Your dog cries at night? Your dog digs up the yard? Your dog pees in the house? Guess what. The dog doesn’t have a problem with any of these behaviors. She thinks they are fun. You however, do have a problem. You need to either learn to deal with these behaviors (thus eliminating your problem) or train your dog not to do them. If you don’t train your dog not to do something, you are essentially granting permission to the dog to continue on with what it is doing. Problem behavior is your problem.

This is hard to hear. Especially when it goes on for two hours.

According to the trainer, 98% of “behavior problems are due to the following 4 issues:

  1. Not enough physical exercise
  2. Not enough mental exercise
  3. Confusion
  4. Missing “the pack” i.e. the people in the dog’s life

So how does one fix problem behaviors? Eliminate the four factors. More exercise is the obvious answer, since a longer walk will also provide time with the pack and mental exercise. But how to eliminate confusion?

Rules.

Dogs (apparently) crave structure and rules. They want to know where they stand in the hierarchy of the pack and they want to understand all the rules to this big game we call life. They need to know what they are NEVER allowed to do (knock over the garbage, pee on the rug) and what they are ALWAYS allowed to do (chase the ball, chew the bone). Dogs don’t understand sometimes or “just this once.” So the leader of the pack (that’s me) has to create and enforce rules and stick by them. EVERY SINGLE TIME.

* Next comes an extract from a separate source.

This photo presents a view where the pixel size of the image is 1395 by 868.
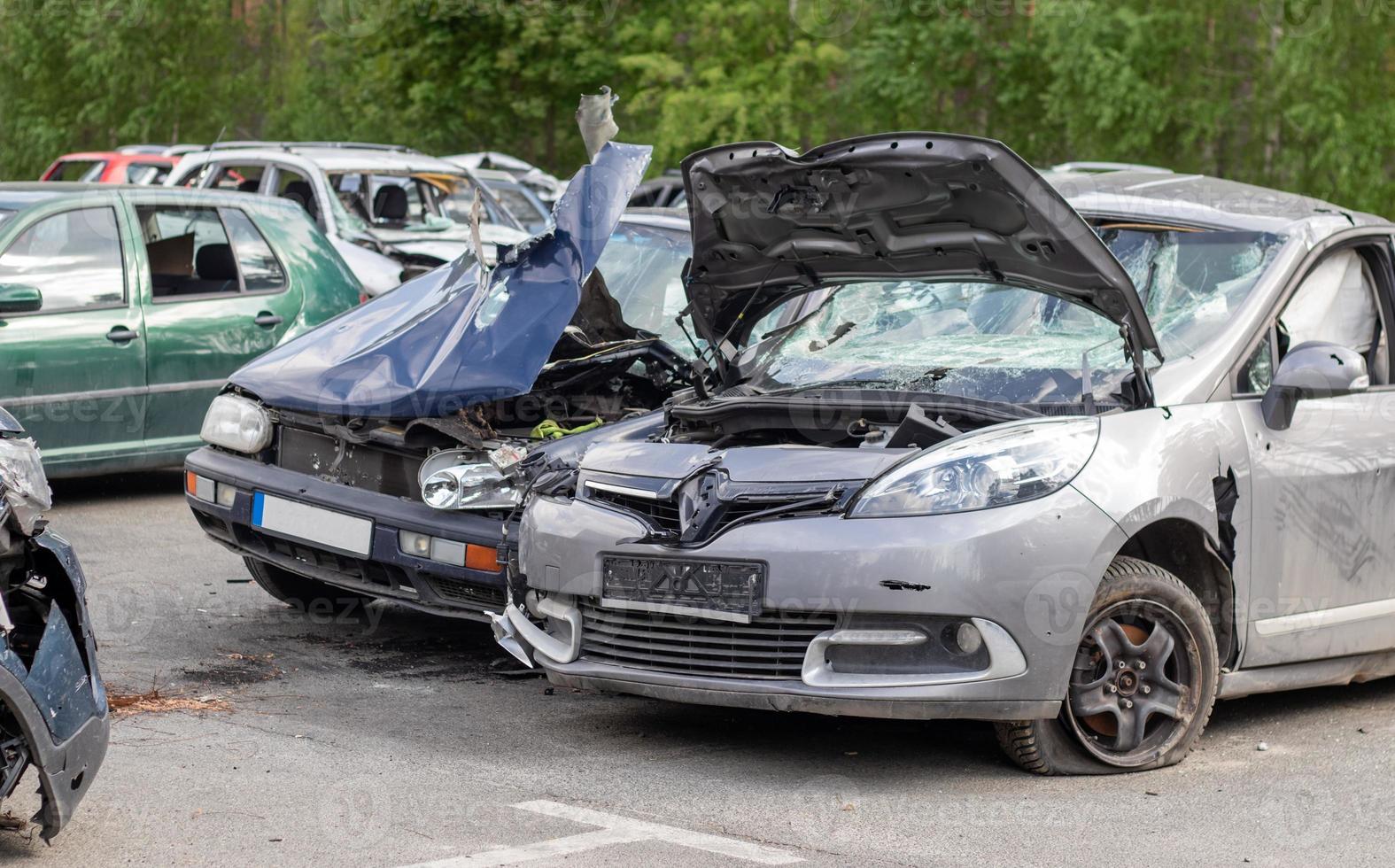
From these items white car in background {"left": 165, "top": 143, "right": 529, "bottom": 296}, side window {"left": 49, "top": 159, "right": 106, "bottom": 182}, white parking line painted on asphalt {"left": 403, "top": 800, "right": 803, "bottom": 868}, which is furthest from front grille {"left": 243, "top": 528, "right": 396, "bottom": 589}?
side window {"left": 49, "top": 159, "right": 106, "bottom": 182}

So there are all these rules. The trainer says Matilda needs to earn her keep. She has to sit before I can pet her. She has to sit and stay before I feed her. She has to walk to the door and sit before I can take her outside. She has to drop the ball and sit before I throw it. I have to be in control of every interaction, because in every interaction, I am teaching her something, whether I mean to or not.

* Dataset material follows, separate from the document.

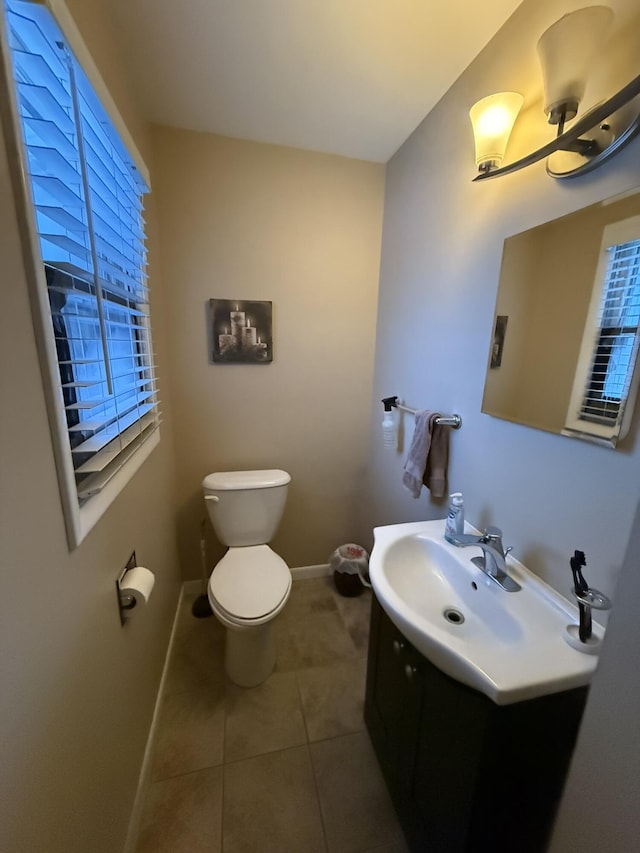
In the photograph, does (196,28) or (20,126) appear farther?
(196,28)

The trouble is, that means I have to remember to MAKE HER sit, or stay, or lie down. I have to create the rules and then remember all of them. I have to change the way I interact with her, if I am ever going to change the way she acts.

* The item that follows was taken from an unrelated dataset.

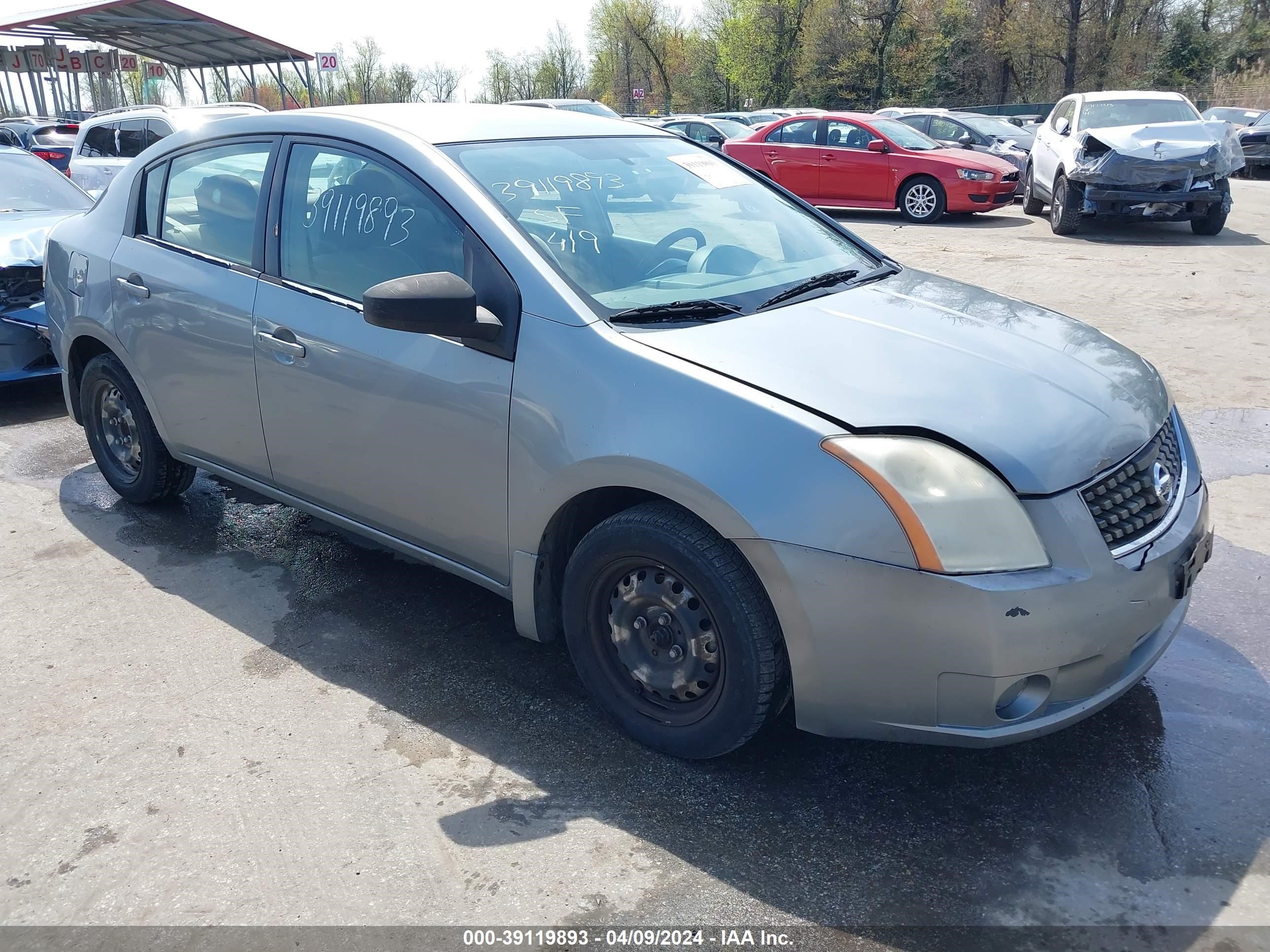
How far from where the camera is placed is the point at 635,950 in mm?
2252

I am sensing a theme already, even though I have only been to one class and only gotten one homework assignment. This whole training thing is as much about teaching me to be a good pet owner as it is about teaching Matilda to be a good dog. This reminds me vaugely of a conversation I had, once upon a time with some of the fine folks on this blog, about a NY Times article on “spouse training” using animal training techniques. According to the trainer, there is very little difference between training a pet and training humans, especially human children. It all starts with training the trainer.